Перетца связывали тесные отношения с деятелями украинского национального возрождения начала ХХ века, хотя он всегда строго придерживался дистанции между академическими штудиями (или культурным просвещением) и прямой политической активностью[129]. В период революции 1905–1906 годов Перетц публично выступал за создание кафедр по изучению украинской словесности и за преподавание ряда предметов на украинском языке. 22 мая 1906 года он подал в совет университета Святого Владимира специальную записку об учреждении украинских кафедр; в ней он, в частности, подчеркнул, что «учреждением новых кафедр – мы должны это помнить – мы отдадим лишь долг 28‐миллионному народу, на территории которого мы живем и чьим трудом – в значительной мере – существуем»[130]. Позже подробная статья на эту тему была опубликована в журнале «Киевская старина» и одновременно в киевской украинофильской газете «Отголоски жизни» (ее редактировал кадет Н. П. Василенко – будущий министр просвещения при Скоропадском и ближайший соратник В. И. Вернадского по созданию Украинской Академии наук в 1918 году)[131]. Подъем революционного движения давал Перетцу возможность думать об избрании Ивана Франко (не только известнейшего писателя, но и серьезного исследователя старинной украинской литературы) на кафедру в университете Святого Владимира[132]. Однако утопичность этого возможного шага он сам хорошо сознавал, когда писал Франко в 1906 году:
Моя мечта: если б эта кафедра устроилась, то перетянуть Вас из Львова, несмотря на черносотенные нравы в Университете и вне его – все-таки у нас из‐за одних только политических убеждений не рискнут провалить или не утвердить, если представит факультет. Но это – мечты, а действительность ужасна[133].
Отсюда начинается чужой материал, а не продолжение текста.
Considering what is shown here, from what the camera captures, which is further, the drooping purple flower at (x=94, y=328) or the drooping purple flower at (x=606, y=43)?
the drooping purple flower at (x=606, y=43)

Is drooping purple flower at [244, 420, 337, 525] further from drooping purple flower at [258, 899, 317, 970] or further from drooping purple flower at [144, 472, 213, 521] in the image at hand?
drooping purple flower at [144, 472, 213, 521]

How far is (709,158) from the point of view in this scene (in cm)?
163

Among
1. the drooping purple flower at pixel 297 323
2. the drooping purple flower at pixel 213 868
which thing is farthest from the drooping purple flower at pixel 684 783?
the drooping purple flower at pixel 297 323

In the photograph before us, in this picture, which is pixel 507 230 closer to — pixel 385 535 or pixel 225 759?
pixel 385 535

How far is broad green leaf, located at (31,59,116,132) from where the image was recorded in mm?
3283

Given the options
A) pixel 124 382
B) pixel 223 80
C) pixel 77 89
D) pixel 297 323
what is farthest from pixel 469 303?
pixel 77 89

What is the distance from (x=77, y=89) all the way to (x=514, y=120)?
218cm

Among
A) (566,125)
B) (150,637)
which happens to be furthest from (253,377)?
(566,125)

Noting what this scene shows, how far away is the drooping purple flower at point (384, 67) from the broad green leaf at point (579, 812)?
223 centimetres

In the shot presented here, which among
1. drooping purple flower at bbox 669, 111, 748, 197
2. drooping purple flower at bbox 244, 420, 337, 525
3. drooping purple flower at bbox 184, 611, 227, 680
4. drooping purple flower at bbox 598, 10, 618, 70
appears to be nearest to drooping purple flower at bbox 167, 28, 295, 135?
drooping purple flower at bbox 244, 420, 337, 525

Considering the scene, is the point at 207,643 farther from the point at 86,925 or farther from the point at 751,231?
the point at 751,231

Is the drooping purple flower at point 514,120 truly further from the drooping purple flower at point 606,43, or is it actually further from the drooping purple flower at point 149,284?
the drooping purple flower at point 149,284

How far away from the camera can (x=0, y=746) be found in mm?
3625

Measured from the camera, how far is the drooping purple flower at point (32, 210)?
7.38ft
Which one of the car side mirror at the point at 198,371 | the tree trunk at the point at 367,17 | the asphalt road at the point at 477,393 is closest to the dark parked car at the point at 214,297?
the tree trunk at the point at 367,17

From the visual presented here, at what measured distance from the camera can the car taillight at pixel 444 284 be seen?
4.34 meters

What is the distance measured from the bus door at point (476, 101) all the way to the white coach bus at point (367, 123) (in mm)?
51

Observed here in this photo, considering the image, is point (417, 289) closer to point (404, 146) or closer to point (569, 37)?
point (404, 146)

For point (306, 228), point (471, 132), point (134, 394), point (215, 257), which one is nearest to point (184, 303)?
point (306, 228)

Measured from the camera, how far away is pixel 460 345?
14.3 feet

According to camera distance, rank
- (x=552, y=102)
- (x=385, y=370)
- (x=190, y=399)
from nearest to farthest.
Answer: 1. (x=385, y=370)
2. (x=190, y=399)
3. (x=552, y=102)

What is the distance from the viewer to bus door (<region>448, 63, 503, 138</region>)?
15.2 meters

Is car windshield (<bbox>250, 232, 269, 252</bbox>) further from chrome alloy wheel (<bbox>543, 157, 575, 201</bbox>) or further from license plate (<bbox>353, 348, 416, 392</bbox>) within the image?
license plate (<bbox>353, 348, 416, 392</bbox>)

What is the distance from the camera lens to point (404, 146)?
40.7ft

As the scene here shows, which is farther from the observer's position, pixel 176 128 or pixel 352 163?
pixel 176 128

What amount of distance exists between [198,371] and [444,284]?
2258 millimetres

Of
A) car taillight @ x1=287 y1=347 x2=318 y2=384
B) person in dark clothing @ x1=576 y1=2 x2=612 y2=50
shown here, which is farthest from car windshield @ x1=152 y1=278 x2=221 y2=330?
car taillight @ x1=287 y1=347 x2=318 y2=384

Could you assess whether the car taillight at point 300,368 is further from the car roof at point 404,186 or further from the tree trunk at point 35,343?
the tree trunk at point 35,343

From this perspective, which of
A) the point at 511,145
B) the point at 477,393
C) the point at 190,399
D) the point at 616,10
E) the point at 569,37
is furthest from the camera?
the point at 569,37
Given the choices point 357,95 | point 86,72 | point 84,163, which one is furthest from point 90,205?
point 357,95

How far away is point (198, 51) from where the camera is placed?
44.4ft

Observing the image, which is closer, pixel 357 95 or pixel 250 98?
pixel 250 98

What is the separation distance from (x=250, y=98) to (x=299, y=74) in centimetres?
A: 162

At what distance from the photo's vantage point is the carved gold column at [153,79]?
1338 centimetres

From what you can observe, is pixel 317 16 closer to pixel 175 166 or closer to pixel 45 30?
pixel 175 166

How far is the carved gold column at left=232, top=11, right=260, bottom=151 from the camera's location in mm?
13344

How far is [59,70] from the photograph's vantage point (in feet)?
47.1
Ученый откровенно сообщал писателю:
В университете – черная реакция; даже те, кто примыкал полгода тому назад к новому крылу в Совете – теперь открещиваются от либеральных увлечений. Нас осталось на 80 человек – всего 7, т[о] е[сть] меньше, чем 10 %. Так движется история. Если б Вы знали, как уныло и какая непроходимая тьма царит вокруг[134].
Единомышленники Флоринского дважды забаллотировали (несмотря на позитивное решение историко-филологического отделения) кандидатуру Перетца на Киевских Высших женских курсах. Зато именно там он познакомился со своими ближайшими ученицами, которые вошли в ядро его семинария, – Софьей Щегловой и будущей женой Варварой Адриановой[135]. Перетц принимал ближайшее участие в работе Украинского научного общества в Киеве (основанного в 1906 году) и возглавил его филологическую секцию, вместе с Грушевским редактировал «Записки УНТ» и регулярно печатался в журнале общества («Украïна»); в 1908 году он стал действительным членом филологической секции Научного общества имени Шевченко (НТШ), базировавшегося во Львове[136]. При этом университетский наставник Перетца академик А. И. Соболевский был ближайшим единомышленником Флоринского по Союзу русского народа.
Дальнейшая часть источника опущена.